■ **Task brief**
Quote the line containing "Looking at this" and all lines that follow it in the listing below, exactly as written.

■ **Information provided**
────────────────────
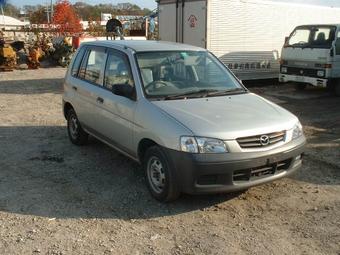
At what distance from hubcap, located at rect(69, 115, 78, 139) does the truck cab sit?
25.3 ft

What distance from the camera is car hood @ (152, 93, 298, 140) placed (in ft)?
15.4

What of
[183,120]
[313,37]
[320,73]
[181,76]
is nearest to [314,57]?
[320,73]

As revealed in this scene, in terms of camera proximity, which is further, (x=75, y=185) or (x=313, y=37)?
(x=313, y=37)

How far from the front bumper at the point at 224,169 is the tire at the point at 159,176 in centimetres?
9

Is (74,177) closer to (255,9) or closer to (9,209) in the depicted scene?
(9,209)

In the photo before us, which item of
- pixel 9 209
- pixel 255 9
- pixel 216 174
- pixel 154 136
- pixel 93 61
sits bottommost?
pixel 9 209

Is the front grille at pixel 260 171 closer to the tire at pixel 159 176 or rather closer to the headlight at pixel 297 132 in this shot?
the headlight at pixel 297 132

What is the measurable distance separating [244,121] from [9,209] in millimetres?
2741

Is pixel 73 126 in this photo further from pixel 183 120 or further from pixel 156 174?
pixel 183 120

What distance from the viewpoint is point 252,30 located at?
14305mm

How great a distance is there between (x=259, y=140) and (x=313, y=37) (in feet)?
30.7

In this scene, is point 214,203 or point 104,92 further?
point 104,92

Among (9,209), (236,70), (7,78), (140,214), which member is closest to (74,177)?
(9,209)

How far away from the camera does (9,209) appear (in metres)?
5.01
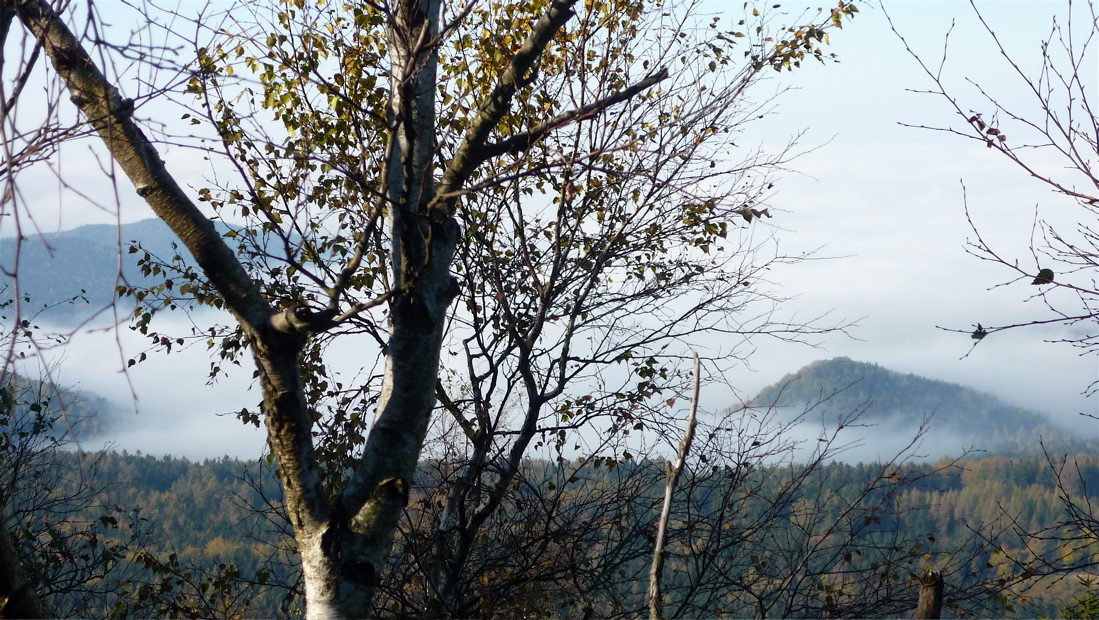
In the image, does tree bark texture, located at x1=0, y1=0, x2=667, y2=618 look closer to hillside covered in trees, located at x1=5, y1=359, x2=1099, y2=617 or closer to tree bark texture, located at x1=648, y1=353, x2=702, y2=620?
tree bark texture, located at x1=648, y1=353, x2=702, y2=620

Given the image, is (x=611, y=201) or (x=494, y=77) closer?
(x=494, y=77)

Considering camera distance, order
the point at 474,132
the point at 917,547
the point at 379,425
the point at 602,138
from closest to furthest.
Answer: the point at 379,425 → the point at 474,132 → the point at 602,138 → the point at 917,547

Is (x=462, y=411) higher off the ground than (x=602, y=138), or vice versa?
(x=602, y=138)

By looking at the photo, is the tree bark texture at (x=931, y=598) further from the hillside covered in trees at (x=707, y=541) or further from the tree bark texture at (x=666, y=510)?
the hillside covered in trees at (x=707, y=541)

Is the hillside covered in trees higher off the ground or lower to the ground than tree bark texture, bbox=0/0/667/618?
lower

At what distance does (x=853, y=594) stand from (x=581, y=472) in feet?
10.9

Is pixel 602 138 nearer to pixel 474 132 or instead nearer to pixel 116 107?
pixel 474 132

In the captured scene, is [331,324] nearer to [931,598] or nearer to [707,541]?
[931,598]

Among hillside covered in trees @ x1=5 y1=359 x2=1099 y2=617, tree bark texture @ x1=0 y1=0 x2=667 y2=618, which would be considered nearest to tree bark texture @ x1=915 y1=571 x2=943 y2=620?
hillside covered in trees @ x1=5 y1=359 x2=1099 y2=617

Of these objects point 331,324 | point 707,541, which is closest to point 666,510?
point 331,324

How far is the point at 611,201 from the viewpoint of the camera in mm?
6836

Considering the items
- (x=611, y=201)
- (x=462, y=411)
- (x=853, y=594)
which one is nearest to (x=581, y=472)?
(x=462, y=411)

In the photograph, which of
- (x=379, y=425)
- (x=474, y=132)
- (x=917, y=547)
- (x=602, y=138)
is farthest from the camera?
(x=917, y=547)

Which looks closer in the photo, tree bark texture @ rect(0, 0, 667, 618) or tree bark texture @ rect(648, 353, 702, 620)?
tree bark texture @ rect(648, 353, 702, 620)
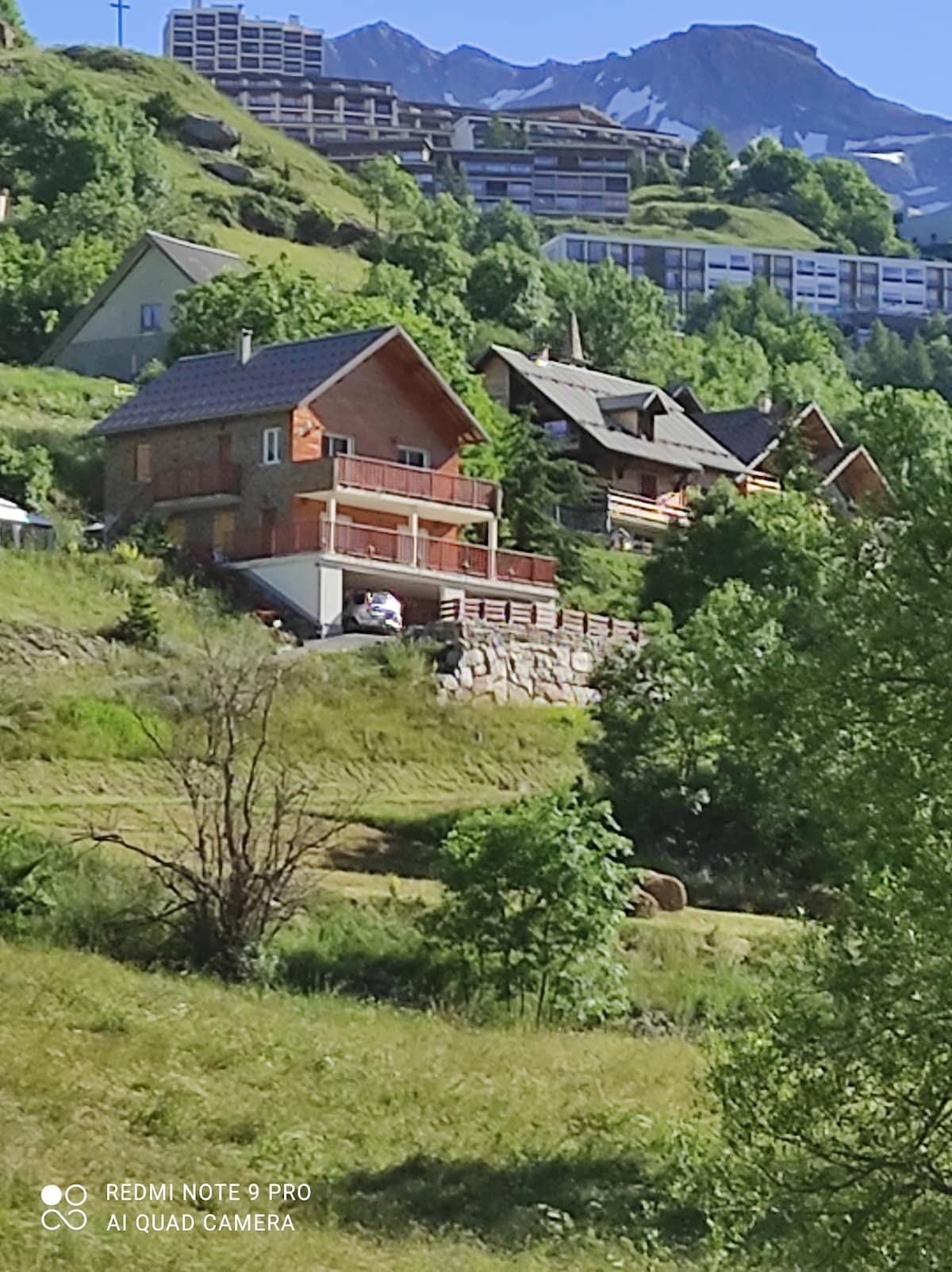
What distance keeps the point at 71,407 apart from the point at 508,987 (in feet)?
138

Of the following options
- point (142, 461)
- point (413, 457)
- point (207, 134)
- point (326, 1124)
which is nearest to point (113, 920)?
point (326, 1124)

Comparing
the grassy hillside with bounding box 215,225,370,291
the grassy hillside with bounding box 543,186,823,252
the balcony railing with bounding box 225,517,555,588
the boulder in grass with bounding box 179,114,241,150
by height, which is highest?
the boulder in grass with bounding box 179,114,241,150

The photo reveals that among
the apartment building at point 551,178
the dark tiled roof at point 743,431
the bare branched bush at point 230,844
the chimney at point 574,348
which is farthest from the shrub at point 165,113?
the bare branched bush at point 230,844

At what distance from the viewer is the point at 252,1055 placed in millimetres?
21469

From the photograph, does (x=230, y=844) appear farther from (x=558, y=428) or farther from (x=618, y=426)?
(x=618, y=426)

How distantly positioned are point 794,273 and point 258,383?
12406 cm

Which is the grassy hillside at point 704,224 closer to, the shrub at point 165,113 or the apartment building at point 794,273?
the apartment building at point 794,273

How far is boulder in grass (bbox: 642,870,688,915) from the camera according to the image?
3312cm

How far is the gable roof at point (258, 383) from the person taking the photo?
175 feet

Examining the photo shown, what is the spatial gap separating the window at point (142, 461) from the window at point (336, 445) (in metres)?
4.20

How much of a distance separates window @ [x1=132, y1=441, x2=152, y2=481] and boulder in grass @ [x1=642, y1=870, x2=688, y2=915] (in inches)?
944

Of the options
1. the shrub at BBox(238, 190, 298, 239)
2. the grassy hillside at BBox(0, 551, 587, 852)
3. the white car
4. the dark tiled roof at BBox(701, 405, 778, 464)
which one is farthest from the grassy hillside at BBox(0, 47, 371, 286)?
the grassy hillside at BBox(0, 551, 587, 852)

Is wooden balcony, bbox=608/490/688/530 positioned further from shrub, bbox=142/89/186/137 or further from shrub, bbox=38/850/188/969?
shrub, bbox=142/89/186/137

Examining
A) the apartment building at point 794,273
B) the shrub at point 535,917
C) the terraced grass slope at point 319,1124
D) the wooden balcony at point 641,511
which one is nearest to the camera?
the terraced grass slope at point 319,1124
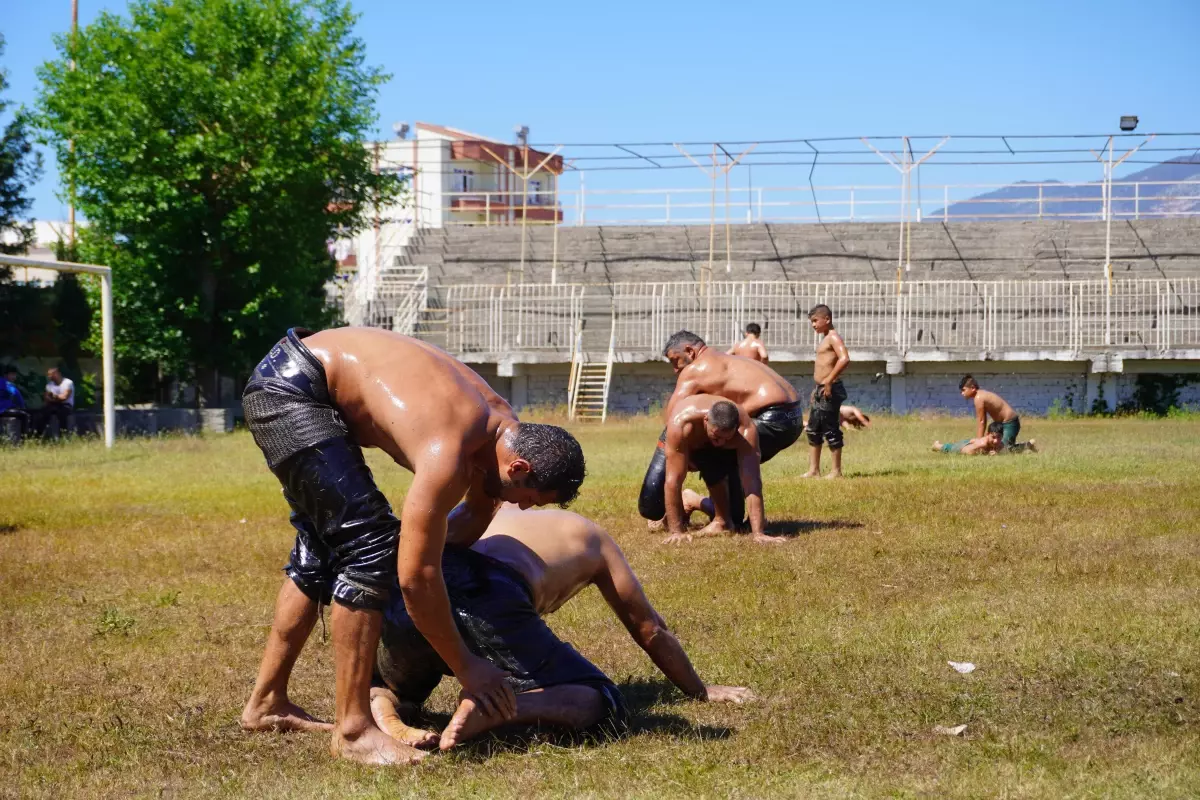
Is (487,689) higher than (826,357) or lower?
lower

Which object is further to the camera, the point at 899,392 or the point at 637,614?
the point at 899,392

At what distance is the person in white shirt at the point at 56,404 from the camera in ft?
71.3

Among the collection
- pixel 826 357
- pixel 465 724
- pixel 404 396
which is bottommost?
pixel 465 724

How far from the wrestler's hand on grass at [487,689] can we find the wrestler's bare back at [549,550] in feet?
1.65

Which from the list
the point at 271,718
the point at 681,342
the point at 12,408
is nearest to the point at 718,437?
Answer: the point at 681,342

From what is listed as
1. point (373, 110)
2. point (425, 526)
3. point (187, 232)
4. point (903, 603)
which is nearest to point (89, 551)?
point (903, 603)

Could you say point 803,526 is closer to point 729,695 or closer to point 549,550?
point 729,695

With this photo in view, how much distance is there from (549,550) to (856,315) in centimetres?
2662

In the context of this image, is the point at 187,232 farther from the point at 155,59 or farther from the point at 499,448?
the point at 499,448

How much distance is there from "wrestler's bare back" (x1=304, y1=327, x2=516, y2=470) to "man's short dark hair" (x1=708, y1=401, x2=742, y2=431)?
4946 mm

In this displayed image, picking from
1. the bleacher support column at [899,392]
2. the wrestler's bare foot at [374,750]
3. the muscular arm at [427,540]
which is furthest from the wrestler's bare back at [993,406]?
the muscular arm at [427,540]

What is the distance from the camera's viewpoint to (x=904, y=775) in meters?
4.30

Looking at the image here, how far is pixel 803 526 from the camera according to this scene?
35.2 ft

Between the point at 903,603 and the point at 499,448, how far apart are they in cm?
366
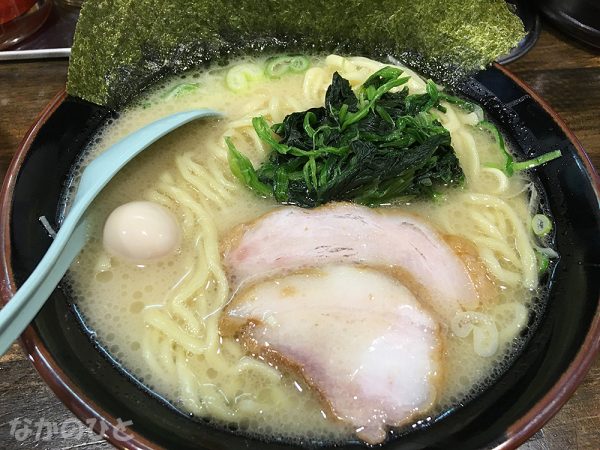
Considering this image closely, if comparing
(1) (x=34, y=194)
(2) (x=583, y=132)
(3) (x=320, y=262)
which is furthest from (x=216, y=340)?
(2) (x=583, y=132)

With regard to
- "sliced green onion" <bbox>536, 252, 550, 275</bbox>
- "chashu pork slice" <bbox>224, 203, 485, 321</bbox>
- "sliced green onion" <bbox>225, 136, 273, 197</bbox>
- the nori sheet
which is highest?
the nori sheet

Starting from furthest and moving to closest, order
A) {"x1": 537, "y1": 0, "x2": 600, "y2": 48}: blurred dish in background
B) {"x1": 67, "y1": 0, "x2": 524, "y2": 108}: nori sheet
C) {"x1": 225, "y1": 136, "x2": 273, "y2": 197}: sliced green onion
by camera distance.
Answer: {"x1": 537, "y1": 0, "x2": 600, "y2": 48}: blurred dish in background, {"x1": 67, "y1": 0, "x2": 524, "y2": 108}: nori sheet, {"x1": 225, "y1": 136, "x2": 273, "y2": 197}: sliced green onion

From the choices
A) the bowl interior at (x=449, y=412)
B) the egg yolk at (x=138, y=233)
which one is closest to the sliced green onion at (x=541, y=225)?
the bowl interior at (x=449, y=412)

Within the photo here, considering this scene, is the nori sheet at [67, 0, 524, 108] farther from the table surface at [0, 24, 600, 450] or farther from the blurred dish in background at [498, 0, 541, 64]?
the table surface at [0, 24, 600, 450]

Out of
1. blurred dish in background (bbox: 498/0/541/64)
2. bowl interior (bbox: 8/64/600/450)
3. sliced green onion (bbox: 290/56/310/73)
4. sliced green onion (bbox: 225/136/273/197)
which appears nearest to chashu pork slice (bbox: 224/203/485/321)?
sliced green onion (bbox: 225/136/273/197)

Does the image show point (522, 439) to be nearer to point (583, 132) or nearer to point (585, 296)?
point (585, 296)

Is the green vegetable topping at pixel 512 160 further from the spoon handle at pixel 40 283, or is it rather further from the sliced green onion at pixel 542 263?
the spoon handle at pixel 40 283

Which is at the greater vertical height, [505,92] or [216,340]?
[505,92]
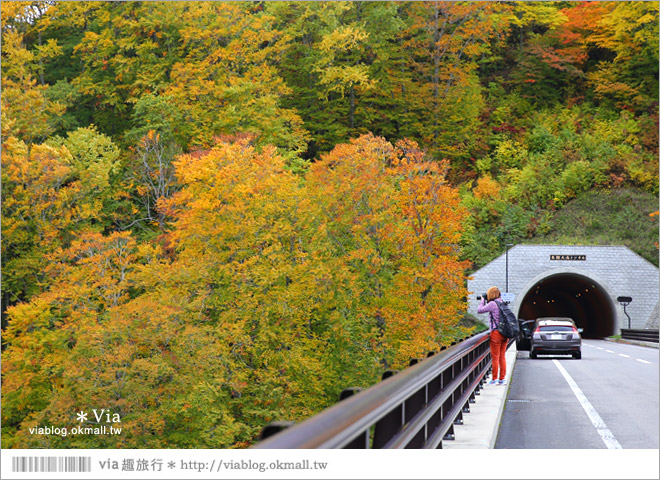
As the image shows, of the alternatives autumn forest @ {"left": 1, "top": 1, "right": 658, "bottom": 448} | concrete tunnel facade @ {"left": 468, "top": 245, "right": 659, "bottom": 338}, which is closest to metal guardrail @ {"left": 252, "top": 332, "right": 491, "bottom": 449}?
autumn forest @ {"left": 1, "top": 1, "right": 658, "bottom": 448}

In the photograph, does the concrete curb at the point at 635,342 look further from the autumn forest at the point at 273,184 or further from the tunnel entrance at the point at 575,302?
the autumn forest at the point at 273,184

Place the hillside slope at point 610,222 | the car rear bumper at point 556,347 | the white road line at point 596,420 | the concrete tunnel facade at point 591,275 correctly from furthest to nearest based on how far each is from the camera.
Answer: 1. the hillside slope at point 610,222
2. the concrete tunnel facade at point 591,275
3. the car rear bumper at point 556,347
4. the white road line at point 596,420

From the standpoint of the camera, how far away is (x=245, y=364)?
99.5ft

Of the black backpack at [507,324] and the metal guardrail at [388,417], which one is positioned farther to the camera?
the black backpack at [507,324]

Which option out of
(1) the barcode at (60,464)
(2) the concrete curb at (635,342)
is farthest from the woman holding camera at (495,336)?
(2) the concrete curb at (635,342)

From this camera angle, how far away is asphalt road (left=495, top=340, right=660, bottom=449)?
366 inches

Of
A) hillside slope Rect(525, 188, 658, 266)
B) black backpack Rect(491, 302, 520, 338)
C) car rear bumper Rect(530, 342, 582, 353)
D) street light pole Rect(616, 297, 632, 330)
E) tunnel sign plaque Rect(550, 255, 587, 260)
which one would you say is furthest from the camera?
hillside slope Rect(525, 188, 658, 266)

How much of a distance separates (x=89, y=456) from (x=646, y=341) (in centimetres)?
4006

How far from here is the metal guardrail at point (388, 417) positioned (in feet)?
10.1

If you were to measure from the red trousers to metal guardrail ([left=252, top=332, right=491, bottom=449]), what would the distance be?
12.4 feet

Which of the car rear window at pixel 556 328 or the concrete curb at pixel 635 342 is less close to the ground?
the car rear window at pixel 556 328

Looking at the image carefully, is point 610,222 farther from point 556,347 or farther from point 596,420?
point 596,420

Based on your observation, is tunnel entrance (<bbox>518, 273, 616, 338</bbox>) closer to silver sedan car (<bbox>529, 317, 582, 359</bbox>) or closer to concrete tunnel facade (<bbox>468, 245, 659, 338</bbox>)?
concrete tunnel facade (<bbox>468, 245, 659, 338</bbox>)

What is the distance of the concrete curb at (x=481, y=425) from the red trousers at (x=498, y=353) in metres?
0.87
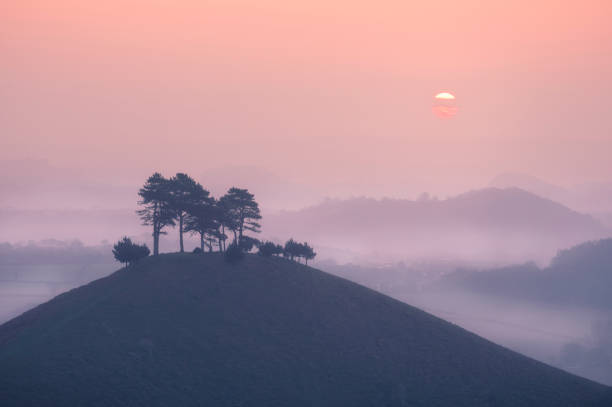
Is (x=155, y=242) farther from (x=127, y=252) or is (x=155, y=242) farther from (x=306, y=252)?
(x=306, y=252)

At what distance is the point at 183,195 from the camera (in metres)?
100

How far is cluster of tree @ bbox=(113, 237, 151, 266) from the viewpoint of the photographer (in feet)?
318

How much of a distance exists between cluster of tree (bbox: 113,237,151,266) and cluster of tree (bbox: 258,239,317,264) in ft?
66.6

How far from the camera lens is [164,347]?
7575 cm

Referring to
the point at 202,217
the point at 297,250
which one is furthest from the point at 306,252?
the point at 202,217

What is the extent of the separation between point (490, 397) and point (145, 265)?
182 ft

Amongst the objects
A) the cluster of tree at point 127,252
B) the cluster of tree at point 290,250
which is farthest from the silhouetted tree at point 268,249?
the cluster of tree at point 127,252

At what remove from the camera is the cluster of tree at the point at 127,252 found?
318ft

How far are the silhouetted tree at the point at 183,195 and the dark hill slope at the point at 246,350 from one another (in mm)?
7745

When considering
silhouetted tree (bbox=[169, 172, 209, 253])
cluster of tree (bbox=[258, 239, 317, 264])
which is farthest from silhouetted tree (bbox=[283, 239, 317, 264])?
silhouetted tree (bbox=[169, 172, 209, 253])

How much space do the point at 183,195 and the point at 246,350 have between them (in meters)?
32.6

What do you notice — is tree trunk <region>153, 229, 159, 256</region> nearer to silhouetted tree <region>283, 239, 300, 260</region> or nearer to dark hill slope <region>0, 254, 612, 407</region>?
dark hill slope <region>0, 254, 612, 407</region>

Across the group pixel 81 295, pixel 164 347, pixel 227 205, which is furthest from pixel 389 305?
pixel 81 295

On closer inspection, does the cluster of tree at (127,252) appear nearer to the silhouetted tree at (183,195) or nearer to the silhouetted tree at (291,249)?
the silhouetted tree at (183,195)
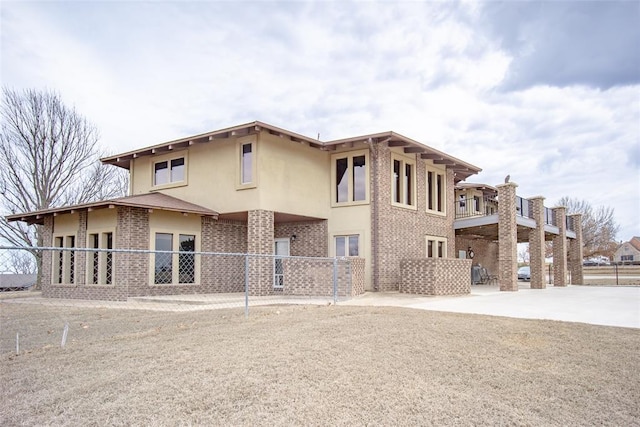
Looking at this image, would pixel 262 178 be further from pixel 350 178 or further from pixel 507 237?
pixel 507 237

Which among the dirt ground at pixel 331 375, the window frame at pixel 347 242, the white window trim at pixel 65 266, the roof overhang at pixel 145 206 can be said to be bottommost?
the dirt ground at pixel 331 375

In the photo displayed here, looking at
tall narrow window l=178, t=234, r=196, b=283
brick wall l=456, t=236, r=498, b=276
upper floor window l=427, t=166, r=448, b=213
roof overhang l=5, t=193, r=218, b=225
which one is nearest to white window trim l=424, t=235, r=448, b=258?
upper floor window l=427, t=166, r=448, b=213

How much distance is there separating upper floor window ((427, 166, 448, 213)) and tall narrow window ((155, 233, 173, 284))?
1047cm

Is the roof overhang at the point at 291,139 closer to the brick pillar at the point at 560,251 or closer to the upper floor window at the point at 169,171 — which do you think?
the upper floor window at the point at 169,171

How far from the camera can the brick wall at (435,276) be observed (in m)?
────────────────────
■ **Solution for this task**
Looking at this image, would pixel 262 178 be further from pixel 350 178 or further from pixel 507 237?
pixel 507 237

Which among the dirt ground at pixel 331 375, the window frame at pixel 347 242, the white window trim at pixel 65 266, the roof overhang at pixel 145 206 can be said to be bottommost?
the dirt ground at pixel 331 375

In the photo displayed here, looking at
tall narrow window l=178, t=234, r=196, b=283
brick wall l=456, t=236, r=498, b=276
upper floor window l=427, t=166, r=448, b=213
roof overhang l=5, t=193, r=218, b=225
which one is nearest to white window trim l=424, t=235, r=448, b=258?
upper floor window l=427, t=166, r=448, b=213

How much distance is there separating upper floor window ((427, 166, 448, 213)) and tall narrow window ((155, 233, 173, 284))?
1047cm

Is the roof overhang at the point at 291,139 closer to the brick pillar at the point at 560,251 or closer to the upper floor window at the point at 169,171 — which do you think?
the upper floor window at the point at 169,171

How far from the camera can the brick wall at (435,276) be observed (in m)?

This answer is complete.